The Place of Ambiguity in Life and Art

Posted by Bruce Wilson on July 22, 2009 at 3:38 pm | Filled Under: Arthoughts| No comments
 
In writing or speaking about art, or anything else for that matter, I encounter the ambiguity of my existence. “I”, the author or speaker, exists in different rolls, as a person, a painter, a writer, teacher or whatever; but to actually “materialize” this “I”, to become the author, an “I” which can be fully understood and grasped as a holder or producer of meaning is playing with an unreality. I author an “I” that only exists in the context of others with whom I seek meaning. In this context, “I” is limited and at best just an ephemeral, moving target within, which feeds on meaning.
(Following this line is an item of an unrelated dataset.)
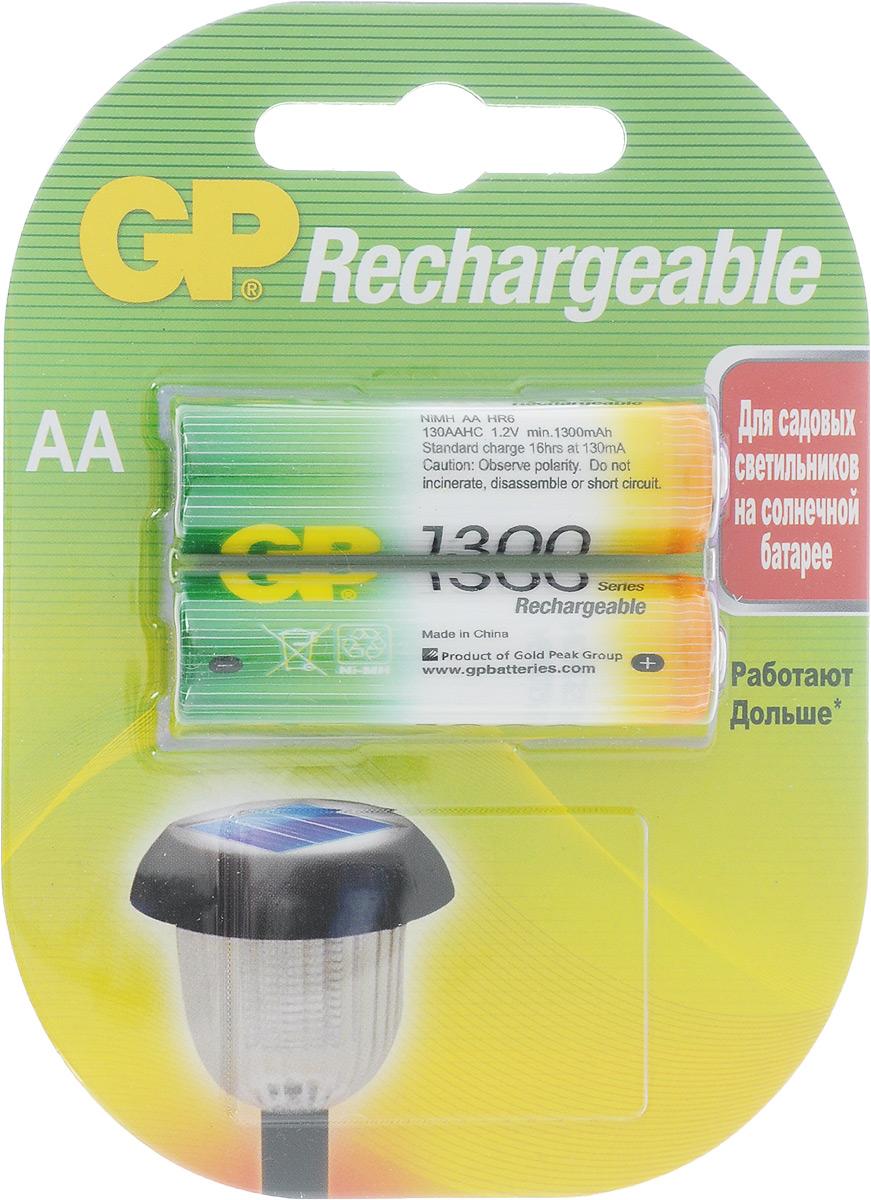 Набор аккумуляторов GP Batteries, тип АА, 1300 mAh, 2 шт8753Аккумуляторы GP Batteries производятся по новой, более совершенной технологии LSD, которая гарантирует аккумуляторам низкий саморазряд - позволяет сохранять минимум 30% заряда в течение 2-х лет хранения. Новое свойство аккумуляторов - держать заряд долго - существенно расширяет сферу их применения, ведь теперь они могут полноценно заменять батарейки во всех часто используемых приборах. В отличие от обычных аккумуляторов, аккумуляторы GP нового поколения можно использовать после длительного хранения без дополнительной подзарядки, если заряд не был израсходован полностью. Могут быть перезаряжены до 500 раз.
Meaning becomes a currency of relationship.
 
In the economy of meaning, “What does it mean?” is a question I am often asked in reference to one of my paintings. But whatever meaning a thing holds is totally dependent on the meaning one has constructed for oneself before encountering that thing. That prior meaning is a unique set of baggage that we all bring to each experience of our daily lives. It’s a conceptual prison and at the same time, the doorway to a more free and expansive consciousness. However, the door has to be opened.
 
These words, which you are currently reading, partially limit your focus of awareness to their serial display on this page, which is one layer of context in which their meaning is constructed. Viewing a painting invites another type of context, a visual whole, an “at once” experience. But the linear propensity of the mind immediately jumps in and is drawn to one element after another within the painting. Associations appear among the visual elements which are identified as a bird, a sky, a tree, a person, etc. The mind can’t let things just be.
 
Yet, paradoxically, it is this “just being” that is the purest expression of “I”. In just simply being, one can find great contentment, even love, and bliss, a feeling of at-one-ment. But to open the door to that state of just being, one has to first accept a certain kind of ambiguity about oneself and his/her condition of being. It’s an ambiguity about existence, an existential doubt, that drives us to applying meaning to every moment of living experience.
 
That drive toward meaning has to be suspended to cross the field of our ambiguous existence, to settle into just being. The “I” then melts into being, and the boundaries and limitations that normally prop up the “I” with meaningful points of reference fade into the ground of that being.
 
As I write this post about the place of ambiguity in life and art, what comes to me is that art serves three purposes in the subtle, but ubiquitous state of ambiguity. One is to make things more clear to us, to help us see things in a new light, to supply points of reference for the making of meaning that we might not have considered before. This purpose aids us in our personal development as human beings, as the “I” that seeks meaning. This voice of art speaks to different levels of our evolution and brings a confidence to oneself and a sense of place in the world which is then able to confront our ambiguous existence.
 
The second purpose that art serves is to bring us face to face with the myriad ways in which the ambiguous challenges us to go beyond the comfortable, to loosen our mental and emotional grasp on our limited world view. Here we begin to navigate the field of ambiguity and expose ourselves to it’s inherent paradoxes. Our attachment to a world view is questioned and we become more open to the realization that our perspective on life as much as it may serve us well is also limited and confining.
 
The third purpose that art serves is to point us in the direction of that more free and expansive consciousness that lies beyond all ambiguities, and rests in a place of simply being which is void of meaning, a being that is beyond opposites such as being and non-being. Here there are no answers to “What does it mean?”, because there arise no questions.
 
To achieve this final purpose the artwork has to portray a high degree of integration of its elements, and its composition must communicate a strong sense of balance. An interconnectedness of all its elements presents a visual wholeness. This wholeness is a reflection of the viewer’s own state of perfect unity before the mind makes waves on the waters of ambiguity. To the degree that a piece of art accomplishes this is the degree of its success as a work of art.